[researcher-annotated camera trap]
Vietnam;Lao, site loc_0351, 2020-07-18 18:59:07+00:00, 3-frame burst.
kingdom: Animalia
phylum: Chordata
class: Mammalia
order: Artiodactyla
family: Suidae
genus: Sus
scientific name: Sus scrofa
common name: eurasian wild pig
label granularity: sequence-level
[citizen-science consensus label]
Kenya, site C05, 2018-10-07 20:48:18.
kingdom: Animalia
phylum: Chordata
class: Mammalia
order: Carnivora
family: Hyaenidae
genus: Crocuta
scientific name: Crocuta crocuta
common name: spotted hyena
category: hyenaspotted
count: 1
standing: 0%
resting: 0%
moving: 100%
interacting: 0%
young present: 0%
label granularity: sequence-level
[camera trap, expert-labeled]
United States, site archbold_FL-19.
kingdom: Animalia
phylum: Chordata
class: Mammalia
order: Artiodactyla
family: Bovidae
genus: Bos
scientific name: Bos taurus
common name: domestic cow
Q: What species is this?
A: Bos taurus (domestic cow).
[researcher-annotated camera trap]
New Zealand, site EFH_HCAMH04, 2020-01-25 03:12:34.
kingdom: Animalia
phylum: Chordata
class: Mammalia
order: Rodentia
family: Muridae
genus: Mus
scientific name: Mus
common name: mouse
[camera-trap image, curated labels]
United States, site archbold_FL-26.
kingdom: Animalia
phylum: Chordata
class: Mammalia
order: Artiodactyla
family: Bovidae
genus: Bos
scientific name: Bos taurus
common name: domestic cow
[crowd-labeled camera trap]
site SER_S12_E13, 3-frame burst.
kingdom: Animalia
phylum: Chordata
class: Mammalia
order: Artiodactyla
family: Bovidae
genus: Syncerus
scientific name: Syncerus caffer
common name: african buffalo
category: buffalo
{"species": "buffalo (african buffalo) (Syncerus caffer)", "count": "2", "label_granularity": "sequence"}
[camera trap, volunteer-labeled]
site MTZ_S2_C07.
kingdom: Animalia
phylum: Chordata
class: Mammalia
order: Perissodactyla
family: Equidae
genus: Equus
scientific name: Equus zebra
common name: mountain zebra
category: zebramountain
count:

- **WHAT THIS TASK INVOLVES**:
Within this listing, how many lines hold "african"? Give the number alone.

- **RESULT FOR THIS EXERCISE**:
2